HR 2316: Wetlands Conservation and Access Improvement Act of 2025
HR 2316 in plain English: This act extends through FY2033 a requirement that interest earned on excise taxes from firearms, ammunition, and archery equipment in the Federal Aid to Wildlife Restoration Fund be directed to wildlife conservation and restoration programs under the North American Wetlands Conservation Act. Without this extension, the requirement would have expired at the start of FY2026, and the funds would instead have been distributed to states for wildlife restoration, hunter education, and related purposes.
Stated purpose
To extend through fiscal year 2033 the requirement that interest earned on certain funds from excise taxes on firearms, ammunition, and archery equipment be directed to wildlife conservation and restoration programs under the North American Wetlands Conservation Act.
Key points
- Extends through FY2033 the requirement to use certain fund interest for wetlands and wildlife conservation programs
- Interest comes from excise taxes on firearms, ammunition, and archery equipment
- Without the extension, funds would revert to state distribution for wildlife restoration and hunter education
Arguments supporters make
- Wetlands are critical habitat for migratory birds and other wildlife, and continuing dedicated funding helps protect them before the money is redirected to other uses.

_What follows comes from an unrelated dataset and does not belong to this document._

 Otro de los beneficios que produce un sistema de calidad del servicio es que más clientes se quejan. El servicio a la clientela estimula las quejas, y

- The extension simply continues an existing, already-working program rather than creating new spending or taxes, making it a low-risk way to preserve conservation gains.

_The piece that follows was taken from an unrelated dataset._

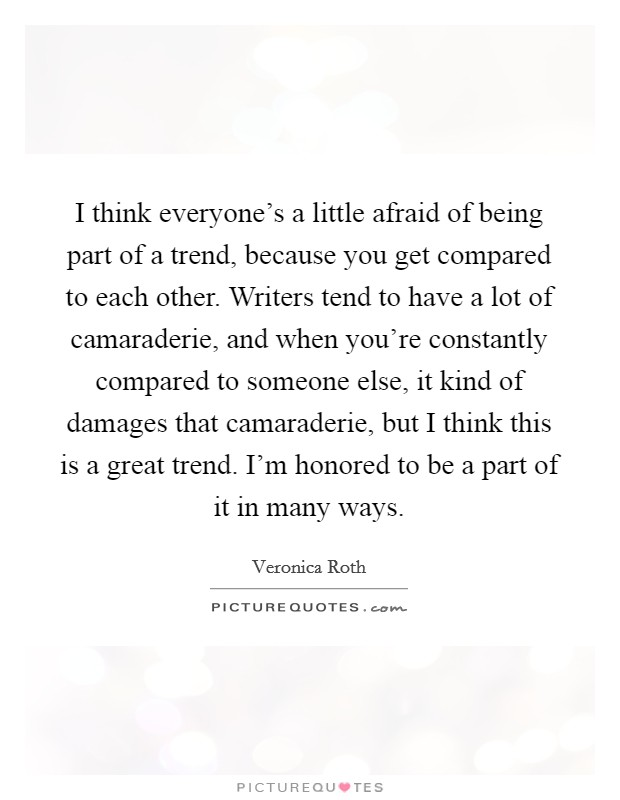 I think everyone's a little afraid of being part of a trend, because you get compared to each other. Writers tend to have a lot of camaraderie, and when you're constantly compared to someone else, it kind of damages that camaraderie, but I think this is a great trend. I'm honored to be a part of it in many ways Picture Quote #1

- Hunters and shooters who pay the excise taxes that generate this funding broadly support wetlands conservation, so directing the interest to wetlands programs aligns with the values of those who fund it.
Arguments opponents make
- States will be denied the interest revenue for an additional seven years, delaying funds that could have supported local wildlife restoration, hunter education, and safety programs determined by state priorities.

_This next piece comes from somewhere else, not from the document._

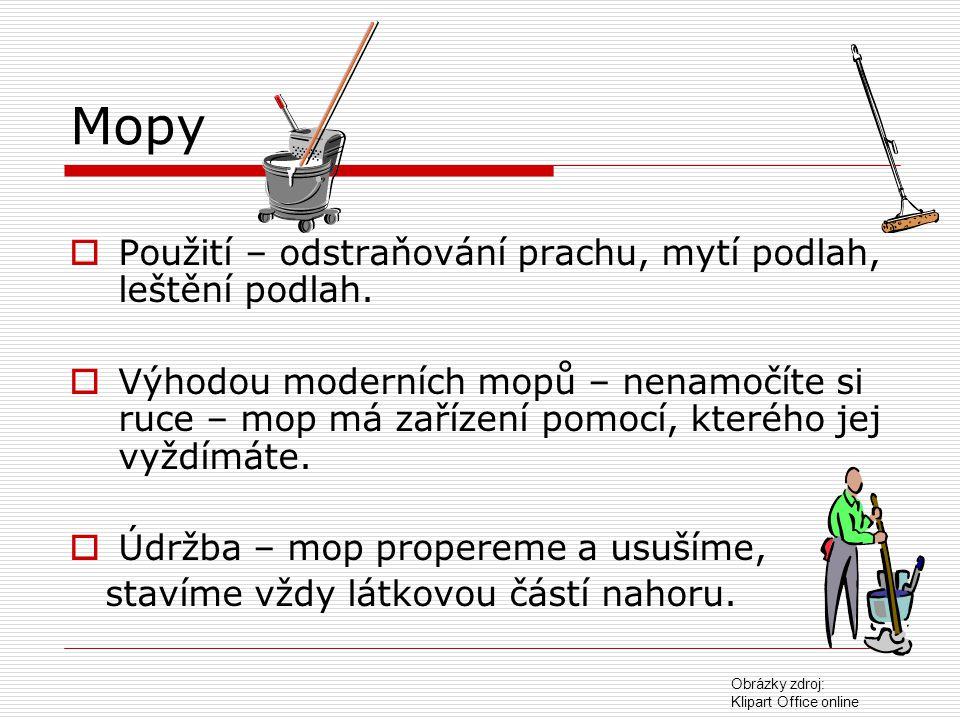 Mopy Použití – odstraňování prachu, mytí podlah, leštění podlah.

- Repeatedly extending this redirection of funds could effectively make a temporary measure permanent, bypassing the normal congressional review process for how wildlife restoration money is allocated.
- State agencies may face budget pressures for hunter education and multistate conservation grants in the meantime, since those programs would have received these funds under the standard distribution formula.
Tradeoffs
Directing interest funds to wetlands conservation through FY2033 means states receive less flexibility and fewer dollars for their own wildlife and hunter education programs during that period; the tension is between a focused federal conservation priority and the broader set of state-level programs that would otherwise share in the funding.
Current status in Congress: Became law.